Quick guide to programming languages
TASK: Shoot yourself in the foot.
C: You shoot yourself in the foot.
C++: You accidentally create a dozen instances of yourself and shoot them all in the foot. Providing emergency medical assistance is impossible since you can’t tell which are bitwise copies and which are just pointing at others and saying, “That’s me, over there.”
FORTRAN: You shoot yourself in each toe, iteratively, until you run out of toes, then you read in the next foot and repeat. If you run out of bullets, you continue with the attempts to shoot yourself anyways because you have no exception-handling capability.
Pascal: The compiler won’t let you shoot yourself in the foot.
Ada: After correctly packing your foot, you attempt to concurrently load the gun, pull the trigger, scream, and shoot yourself in the foot. When you try, however, you discover you can’t because your foot is of the wrong type.
COBOL: Using a COLT 45 HANDGUN, AIM gun at LEG.FOOT, THEN place ARM.HAND.FINGER on HANDGUN.TRIGGER and SQUEEZE. THEN return HANDGUN to HOLSTER. CHECK whether shoelace needs to be re-tied.

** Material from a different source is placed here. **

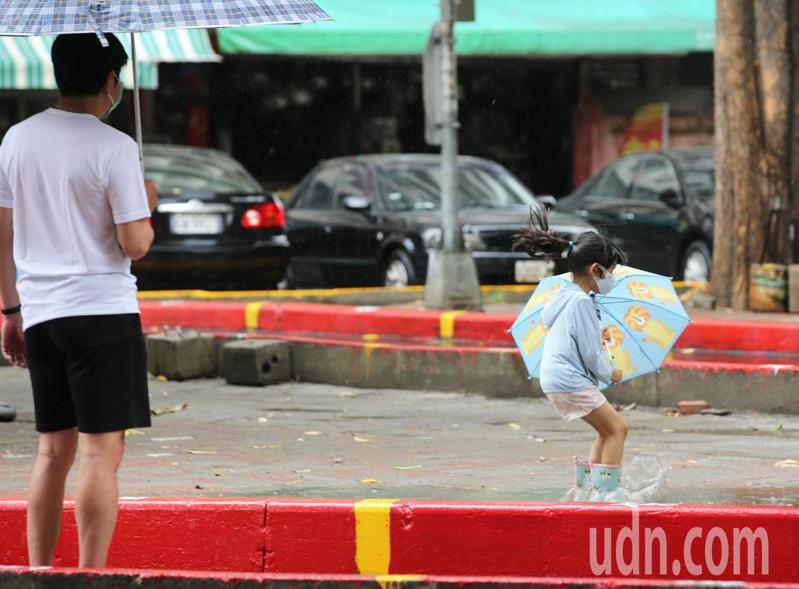高雄地區下午兩點左右下雨了,民眾開心不已,還有小朋友拿著雨傘到外頭開心淋雨。記者劉學聖/攝影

LISP: You shoot yourself in the appendage which holds the gun with which you shoot yourself in the appendage which holds the gun with which you shoot yourself in the appendage which holds the gun with which you shoot yourself in the appendage which holds the gun with which you shoot yourself in the appendage which holds …

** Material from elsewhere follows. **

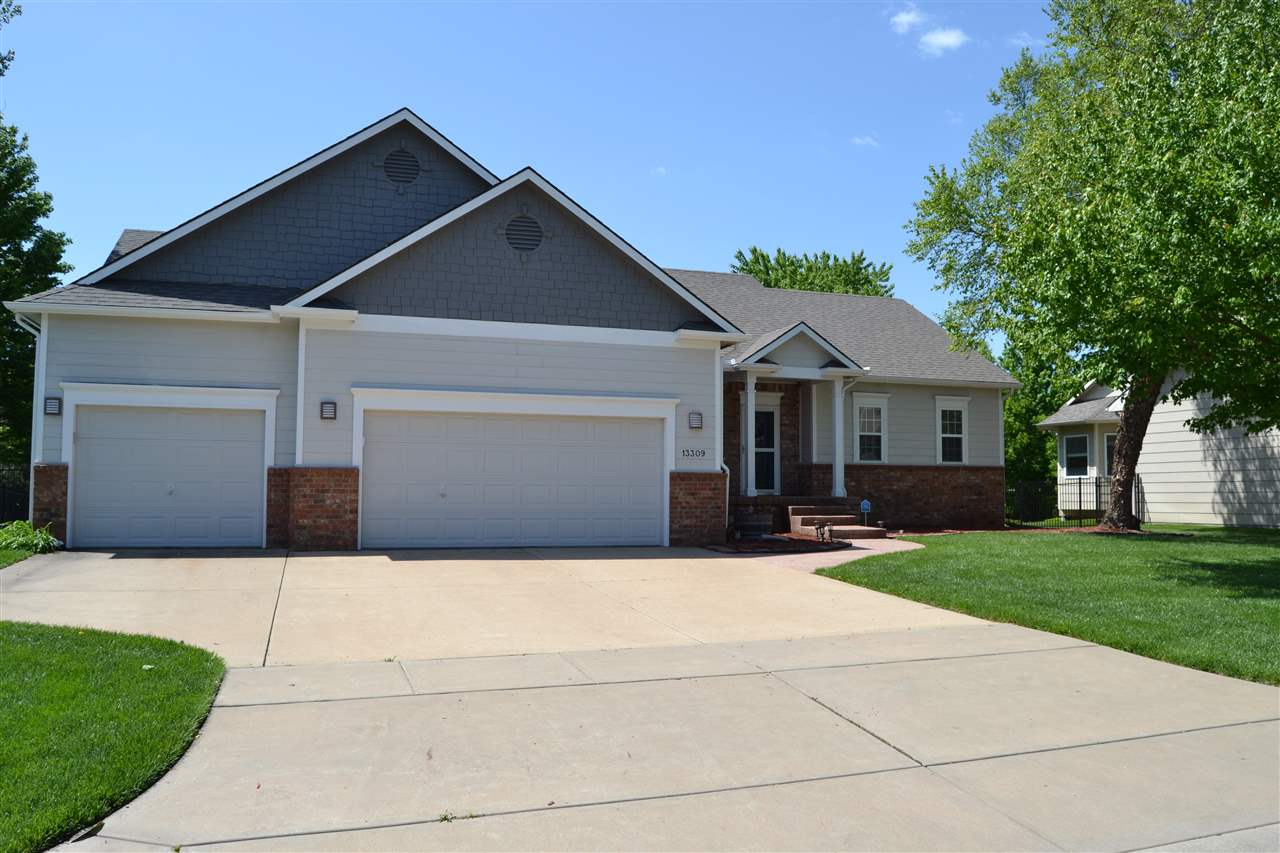 Must see this FANTASTIC home with 3100 square feet and open floor plan that enjoys views  to the screened in deck as you enter. Large picture windows include beautiful custom coverings that are easily adjusted to suit your day. The kitchen features granite counters and tile back splash open to the dining & living areas creating a great space for entertaining. The private master suite bath includes double sinks, custom vanity, beautiful walk-in tile shower and great large tub to relax in. It also has a large walk-in closet. The two upstairs bedrooms have easy access to the full guest bathroom. Main floor laundry is a plus which opens up to a 3 car garage with tons of storage!  The lower level includes 2 large bedrooms with walk-in closets, private full bathroom and a fantastic family room, fireplace and walkout onto a lower deck. A plus is the screened in covered deck which opens from the living room upstairs. It is complete with a wall mounted TV that goes with the home and a ceiling fan for comfort. Deck opens up to the backyard that has a large sport court and picnic party area.The neighborhood has stocked ponds, playground and walking paths and a MAINTENANCE FREE POOL THAT IS LESS THAN A BLOCK AWAY! There is also a sport court that has an in-ground bracket for a basketball goal. It can easily be converted to a pickle ball court or outdoor cooking area. Home is also wired with camera's through Cox Home Life Security and service can be transferred to the buyer. A plus is the Andover school bus picks up the kids in front of the neighbors home!  Home has the best of both worlds-lower Sedgwick County Taxes, NO SPECIALS  & Andover Schools!  Call for your private showing today.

FORTH: Foot in yourself shoot.
Prolog: You tell your program that you want to be shot in the foot. The program figures out how to do it, but the syntax doesn’t permit it to explain it to you.
BASIC: Shoot yourself in the foot with a water pistol. On large systems, continue until entire lower body is waterlogged.
Visual Basic: You’ll really only _appear_ to have shot yourself in the foot, but you’ll have had so much fun doing it that you won’t care.
HyperTalk: Put the first bullet of gun into foot left of leg of you. Answer the result.
Motif: You spend days writing a UIL description of your foot, the bullet, its trajectory, and the intricate scrollwork on the ivory handles of the gun. When you finally get around to pulling the trigger, the gun jams.
APL: You shoot yourself in the foot, then spend all day figuring out how to do it in fewer characters.
SNOBOL: If you succeed, shoot yourself in the left foot. If you fail, shoot yourself in the right foot.
foot.c foot.h foot.o toe.c toe.o
% rm * .o
rm:.o no such file or directory
Concurrent Euclid: You shoot yourself in somebody else’s foot.
370 JCL: You send your foot down to MIS and include a 400-page document explaining exactly how you want it to be shot. Three years later, your foot comes back deep-fried.
Paradox: Not only can you shoot yourself in the foot, your users can, too.
Access: You try to point the gun at your foot, but it shoots holes in all your Borland distribution diskettes instead.
Revelation: You’re sure you’re going to be able to shoot yourself in the foot, just as soon as you figure out what all these nifty little bullet-thingies are for.
dBase: You buy a gun. Bullets are only available from another company and are promised to work so you buy them. Then you find out that the next version of the gun is the one that is scheduled to actually shoot bullets.
PL/I: After consuming all system resources including bullets, the data processing department doubles its size, acquires two new mainframes and drops the original on your foot.
Assembler: You try to shoot yourself in the foot, only to discover you must first invent the gun, the bullet, the trigger, and your foot.
You crash the OS and overwrite the root disk. The system administrator arrives and shoots you in the foot. After a moment of contemplation, the administrator shoots himself in the foot and then hops around the room rabidly shooting at everyone in sight.
Modula2: After realizing that you can’t actually accomplish anything in this language, you shoot yourself in the head.